Innovation und Digitalisierung: Chancen am Standort Ukraine

Die ukrainische Wirtschaft erholt sich nach den schwierigen Krisenjahren langsam, aber sicher. Das Bruttoinlandsprodukt 2017 ist um 2,2 Prozent gewachsen – trotz des anhaltenden militärischen Konfliktes im Osten. Der Warenaustausch zwischen deutschen und ukrainischen Unternehmen stieg im selben Jahr um 22,4 Prozent. Innovation und Digitalisierung spielen auch in der ukrainischen Wirtschaft eine immer stärkere Rolle.

Der Bloomberg Innovation Index von 2018 zählt die Ukraine zu den Top 50 Innovationsländern weltweit. Die IT-Industrie nimmt beim Exportvolumen mittlerweile den dritten Platz ein, mit 2 Milliarden US-Dollar jährlich und mit einer
Wachstumsprognose von 7,7 Milliarden bis 2020. Eine lebendige und international wettbewerbsfähige Start-up-Szene nährt die Hoffnung, dass die Ukraine eine der neuen „Start-up-Nations“ werden dürfte. Mehr als 100 multinationale Technikfirmen haben bereits Forschungs- und Entwicklungsabteilungen im Land eröffnet. Nicht zuletzt auf Grund des wachsenden Mangels an Fachkräften in Deutschland erscheint eine Zusammenarbeit deutscher Unternehmen mit innovativen ukrainischen Firmen als durchaus zukunftsträchtig. Premierminister Wolodymyr Hrojsman beschrieb das HR-Potential als „mächtiges intellektuelles Kapital“, das zum Aufbau einer
innovativen Wirtschaft beiträgt.


Vor welchen Herausforderungen stehen die zukunftsträchtigen Branchen der Ukraine? Welche Chancen ergeben sich dabei für deutsche Unternehmen? Welche Gefahren stellen Schattenwirtschaft und Korruption in Behörden und in Gerichten dar?

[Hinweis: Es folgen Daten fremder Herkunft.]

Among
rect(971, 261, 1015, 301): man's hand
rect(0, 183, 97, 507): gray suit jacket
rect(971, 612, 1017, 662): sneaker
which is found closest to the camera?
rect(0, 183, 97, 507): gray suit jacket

19.00 Uhr Begrüßung: Stefanie Schiffer
Geschäftsführerin, Europäischer Austausch, Berlin


19.20 Uhr Diskussion
Oleksiy Skrypnyk
Vorsitzender des Ausschusses für Innovation im ukrainischen Parlament und Unternehmer


Natalya Shulyar
Ph.D., Stellvertretende Geschäftsführerin, Spheros-Electron GmbH


Dr. Tobias Traupel
Abteilungsleiter „Standortmarketing und –Entwicklung“, Ministerium für Wirtschaft, Innovation, Digitalisierung und Energie des Landes Nordrhein-Westfalen


Alla Dmytriieva

Projektleiterin für die Ukraine, atene KOM GmbH


Moderator: Robert Baag, Journalist


Die Veranstaltung wird simultan deutsch-ukrainisch gedolmetscht von Julia Gätjens und Nadja Simon


Anmeldung zur Veranstaltung:
https://www.kyiv-dialogue.org/de/events/eventreader/innovation-und-digitalisierung-chancen-am-standort-ukraine.html


Mehr über Kiewer Gespräche: https://www.kyiv-dialogue.org


Mit freundlicher Unterstützung vom Auswärtigen Amt


Eintritt frei


Donnerstag, 28. Juni 2018, 19.00 Uhr

Buchvorstellung mit dem Autor

Polens diensteifriger General

Späte Einsichten des Kommunisten Wojciech Jaruzelski

BWV - Berliner Wissenschafts-Verlag GmbH 2018

Buchvorstellung mit dem Autor


Reinhold Vetter

Moderation: Melanie Longerich, Deutschlandradio, Redakteurin im „Andruck - Das Magazin für Politische Literatur“

Wojciech Jaruzelski (1923 – 2014), Berufsoffizier und Politiker, hat die Geschicke Polens bis 1990 maßgeblich mitgeprägt. Als einer der jüngsten Generäle der polnischen Militärgeschichte stieg er die Karriereleiter zielstrebig nach oben, wurde Verteidigungsminister, Ministerpräsident, Parteichef und Staatspräsident. 1923 geboren, erlebte Jaruzelski das konservativ-nationalistische Vorkriegspolen, die Besetzung des Landes durch Wehrmacht und Rote Armee, die Deportation seiner Familie nach Sibirien, den Kampf gegen die Wehrmacht, später dann die verschiedenen Metamorphosen des polnischen Sozialismus vom Stalinismus bis zum „liberalen“ Gierek-Regime. In den späten 1980er Jahren erkannte er, dass sich das vorherrschende ideologische, politische und ökonomische Modell überlebt hatte. Auf der Seite der kommunistischen Machthaber öffnete Jaruzelski 1988 –1989 die Tür für Verhandlungen mit der damaligen demokratischen Opposition, die Polen den Weg in eine parlamentarische Demokratie öffneten.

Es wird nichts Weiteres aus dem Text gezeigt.